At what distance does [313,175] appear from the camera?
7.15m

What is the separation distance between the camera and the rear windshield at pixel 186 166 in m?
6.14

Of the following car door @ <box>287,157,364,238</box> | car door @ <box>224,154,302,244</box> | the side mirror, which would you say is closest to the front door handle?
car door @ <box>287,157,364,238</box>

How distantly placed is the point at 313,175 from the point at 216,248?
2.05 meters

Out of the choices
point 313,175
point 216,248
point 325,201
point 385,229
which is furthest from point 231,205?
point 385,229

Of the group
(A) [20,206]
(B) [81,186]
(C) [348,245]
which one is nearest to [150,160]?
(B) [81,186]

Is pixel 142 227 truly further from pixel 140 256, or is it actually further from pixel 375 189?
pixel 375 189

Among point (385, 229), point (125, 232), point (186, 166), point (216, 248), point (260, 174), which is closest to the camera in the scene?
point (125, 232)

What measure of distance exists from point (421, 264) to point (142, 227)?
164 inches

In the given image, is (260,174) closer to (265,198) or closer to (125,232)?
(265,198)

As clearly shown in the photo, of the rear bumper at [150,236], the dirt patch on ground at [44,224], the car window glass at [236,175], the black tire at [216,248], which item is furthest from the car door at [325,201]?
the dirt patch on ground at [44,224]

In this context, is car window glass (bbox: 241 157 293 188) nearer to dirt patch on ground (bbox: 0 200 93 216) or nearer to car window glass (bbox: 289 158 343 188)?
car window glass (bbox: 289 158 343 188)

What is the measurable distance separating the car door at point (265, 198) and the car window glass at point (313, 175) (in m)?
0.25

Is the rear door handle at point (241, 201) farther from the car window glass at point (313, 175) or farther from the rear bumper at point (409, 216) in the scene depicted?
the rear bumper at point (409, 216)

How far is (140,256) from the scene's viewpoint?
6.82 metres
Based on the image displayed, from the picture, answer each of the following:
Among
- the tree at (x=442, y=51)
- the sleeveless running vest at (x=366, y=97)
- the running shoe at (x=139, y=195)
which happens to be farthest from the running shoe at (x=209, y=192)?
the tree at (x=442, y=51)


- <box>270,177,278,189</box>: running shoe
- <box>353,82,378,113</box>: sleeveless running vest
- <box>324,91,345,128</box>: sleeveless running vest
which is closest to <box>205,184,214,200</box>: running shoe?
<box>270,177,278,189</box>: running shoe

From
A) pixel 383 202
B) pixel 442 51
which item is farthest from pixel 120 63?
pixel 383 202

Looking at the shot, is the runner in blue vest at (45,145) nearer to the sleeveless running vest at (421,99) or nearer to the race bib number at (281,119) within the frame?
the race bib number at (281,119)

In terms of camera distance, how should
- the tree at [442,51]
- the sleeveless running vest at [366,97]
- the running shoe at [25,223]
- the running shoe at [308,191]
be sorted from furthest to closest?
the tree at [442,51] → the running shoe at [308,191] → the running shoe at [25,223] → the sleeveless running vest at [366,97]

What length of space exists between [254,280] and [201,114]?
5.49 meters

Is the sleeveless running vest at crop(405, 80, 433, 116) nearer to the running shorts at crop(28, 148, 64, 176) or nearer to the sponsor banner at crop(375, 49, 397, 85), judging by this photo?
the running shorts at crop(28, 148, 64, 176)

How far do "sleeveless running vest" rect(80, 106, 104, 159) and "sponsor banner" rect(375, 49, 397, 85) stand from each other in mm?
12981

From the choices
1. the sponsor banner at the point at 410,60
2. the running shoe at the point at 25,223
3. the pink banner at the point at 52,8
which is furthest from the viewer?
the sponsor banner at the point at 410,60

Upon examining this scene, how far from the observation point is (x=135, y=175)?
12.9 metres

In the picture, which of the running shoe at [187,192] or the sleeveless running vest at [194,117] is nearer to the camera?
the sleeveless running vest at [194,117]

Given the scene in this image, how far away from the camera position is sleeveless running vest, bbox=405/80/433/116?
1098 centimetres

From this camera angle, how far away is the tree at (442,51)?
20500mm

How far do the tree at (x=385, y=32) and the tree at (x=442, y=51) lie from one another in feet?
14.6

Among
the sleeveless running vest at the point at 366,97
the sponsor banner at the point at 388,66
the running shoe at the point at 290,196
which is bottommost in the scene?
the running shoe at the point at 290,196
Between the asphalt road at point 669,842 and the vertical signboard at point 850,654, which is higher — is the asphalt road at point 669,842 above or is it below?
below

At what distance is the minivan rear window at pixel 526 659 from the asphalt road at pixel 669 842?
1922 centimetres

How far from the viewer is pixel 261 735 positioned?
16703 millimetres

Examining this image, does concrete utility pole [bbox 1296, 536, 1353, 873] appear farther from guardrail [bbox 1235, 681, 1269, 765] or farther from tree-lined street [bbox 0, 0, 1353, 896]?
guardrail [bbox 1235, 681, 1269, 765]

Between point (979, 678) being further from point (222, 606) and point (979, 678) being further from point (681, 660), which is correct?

— Exercise prompt —
Copy out the records word for word, starting at the very first line and stopping after the line that contains "2.05 meters".

— Solution to the exercise —
At what distance does [313,175] appear from the camera?
7.15m

What is the separation distance between the camera and the rear windshield at pixel 186 166 in m?
6.14

Of the following car door @ <box>287,157,364,238</box> | car door @ <box>224,154,302,244</box> | the side mirror, which would you say is closest to the front door handle?
car door @ <box>287,157,364,238</box>

How distantly placed is the point at 313,175 from the point at 216,248?
2.05 meters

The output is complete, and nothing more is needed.